PROVIDED MATERIAL:
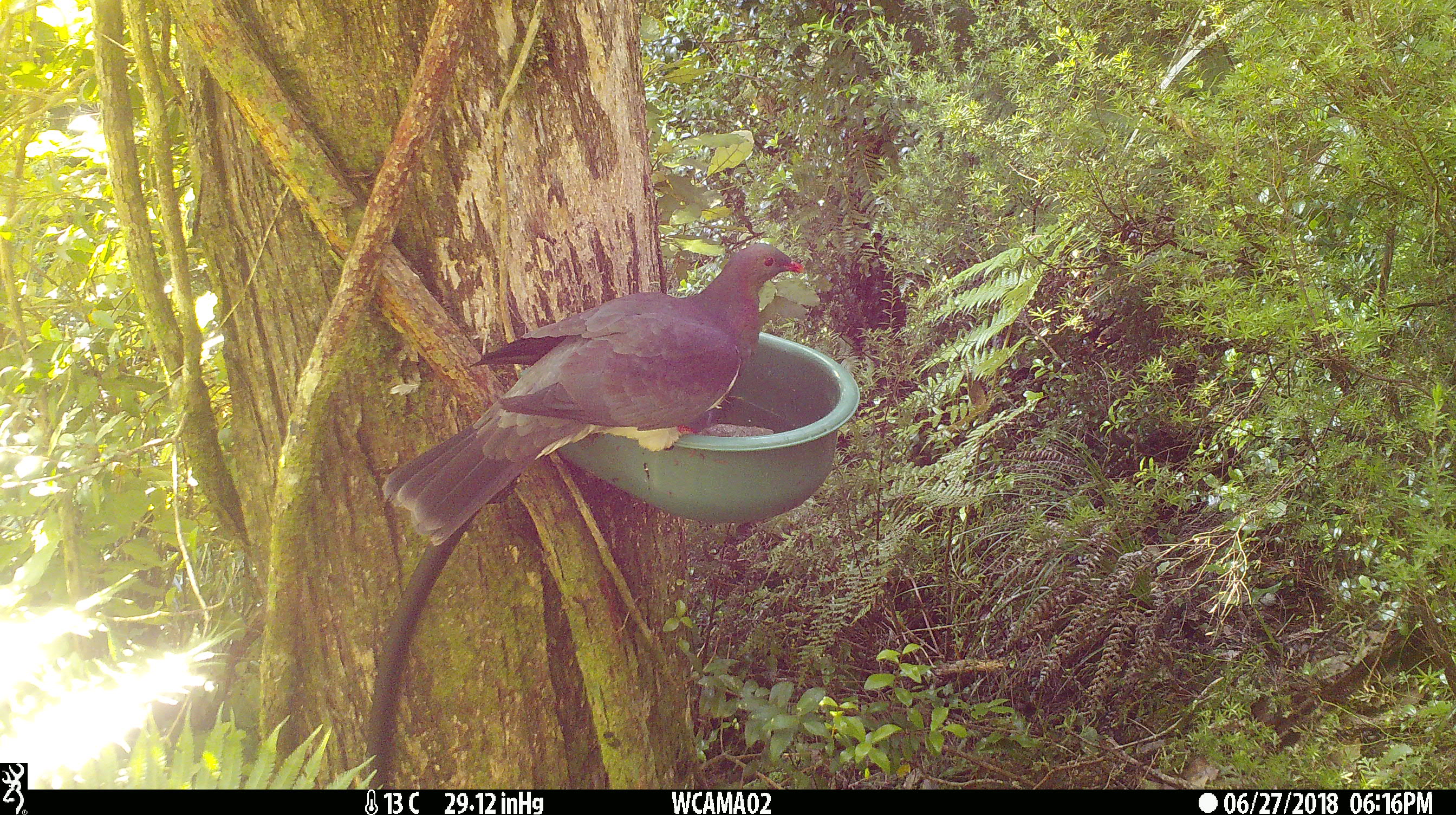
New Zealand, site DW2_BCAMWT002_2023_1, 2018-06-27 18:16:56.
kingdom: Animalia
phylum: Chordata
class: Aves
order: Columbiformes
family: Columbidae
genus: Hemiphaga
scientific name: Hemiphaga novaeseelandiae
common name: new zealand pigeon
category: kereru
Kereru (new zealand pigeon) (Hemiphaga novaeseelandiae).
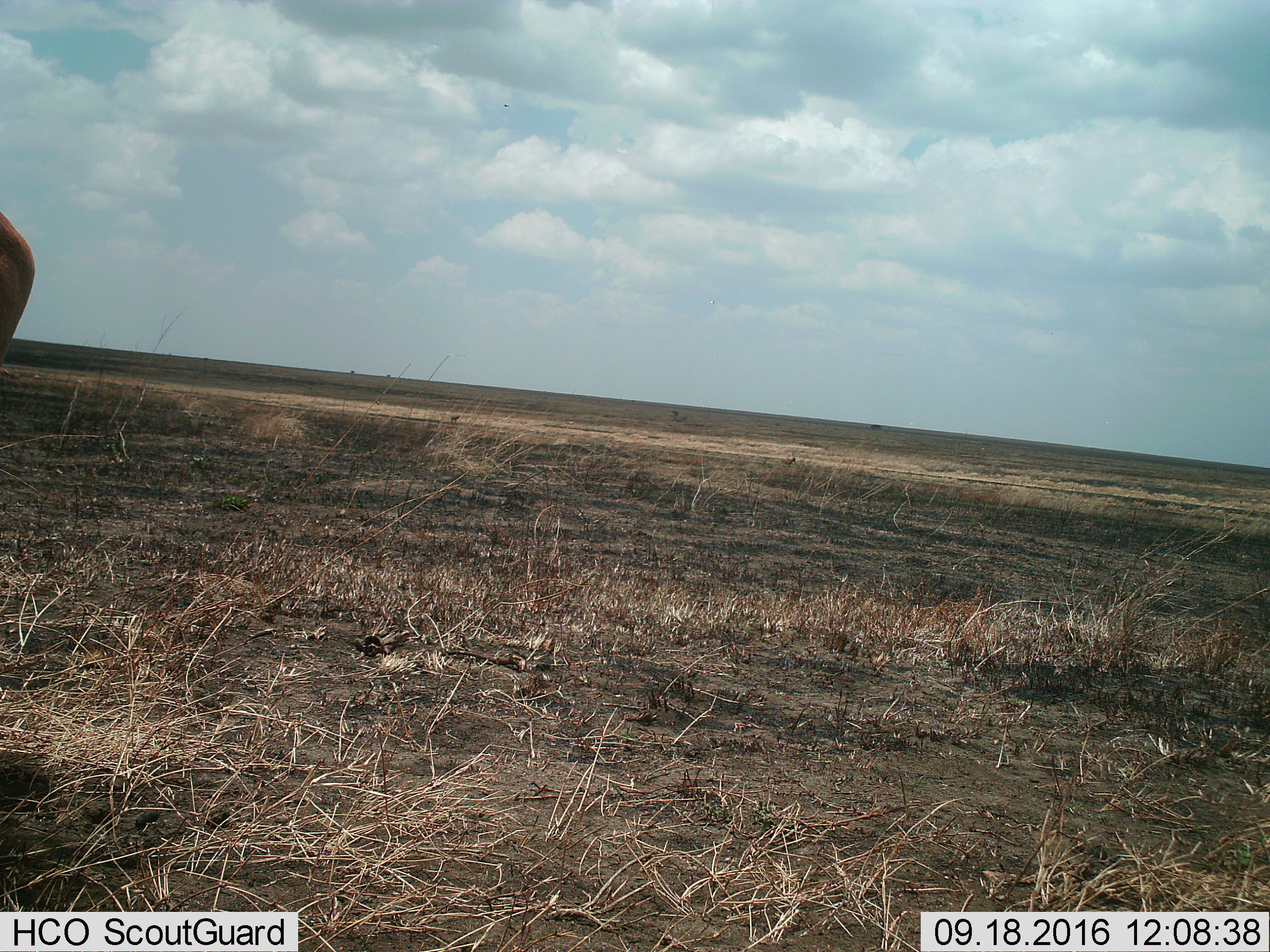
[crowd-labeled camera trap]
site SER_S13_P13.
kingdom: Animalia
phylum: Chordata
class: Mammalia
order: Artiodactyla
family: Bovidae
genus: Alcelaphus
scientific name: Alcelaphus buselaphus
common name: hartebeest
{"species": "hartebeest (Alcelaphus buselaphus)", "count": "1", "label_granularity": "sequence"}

--

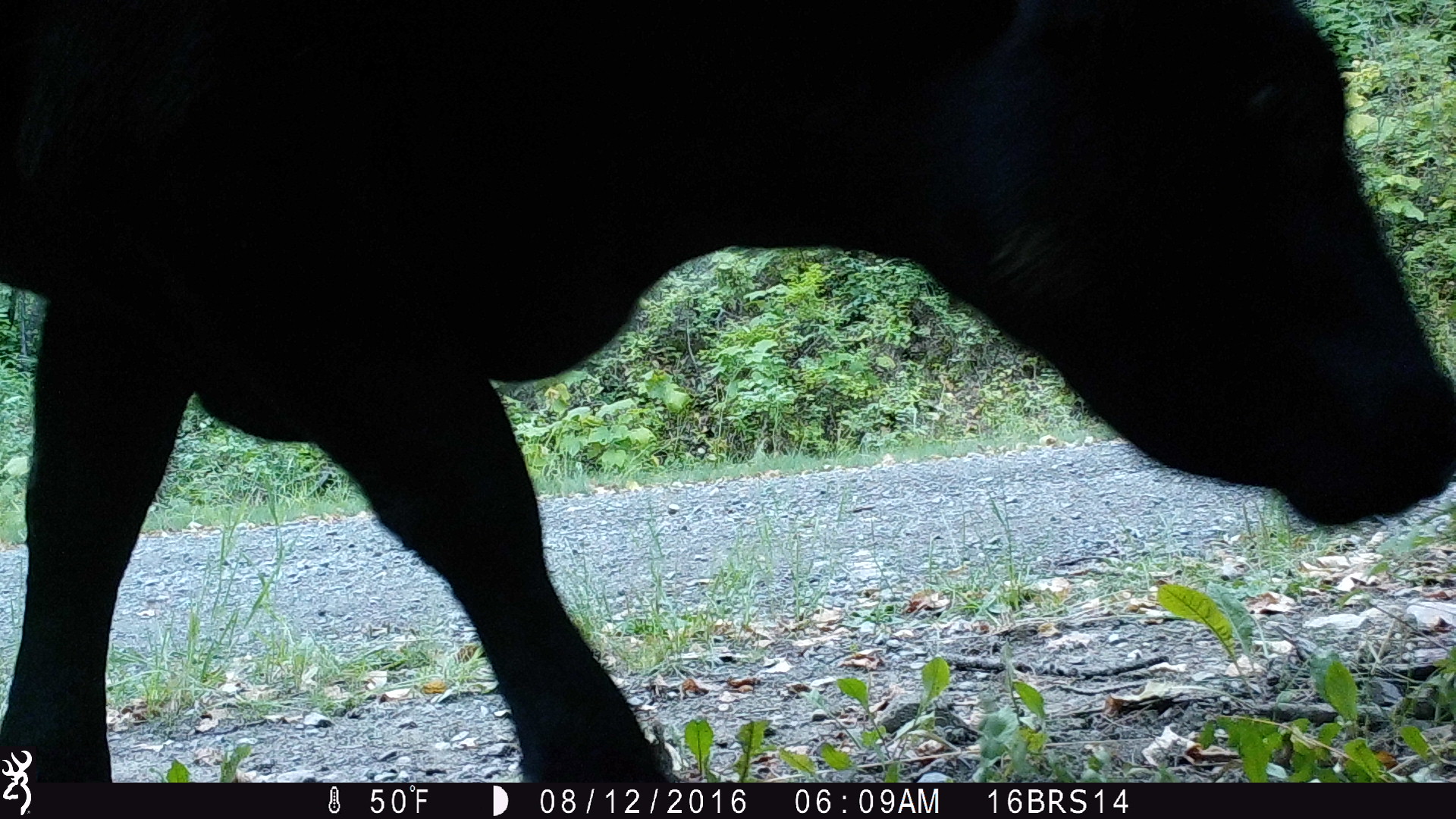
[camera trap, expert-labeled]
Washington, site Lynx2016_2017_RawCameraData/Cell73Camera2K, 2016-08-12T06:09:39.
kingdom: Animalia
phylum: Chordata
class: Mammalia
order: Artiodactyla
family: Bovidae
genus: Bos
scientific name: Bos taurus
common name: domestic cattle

WHAT THIS TASK INVOLVES:
List the lines of the entries that include "trap".

RESPONSE FOR THIS EXERCISE:
[crowd-labeled camera trap]
[camera trap, expert-labeled]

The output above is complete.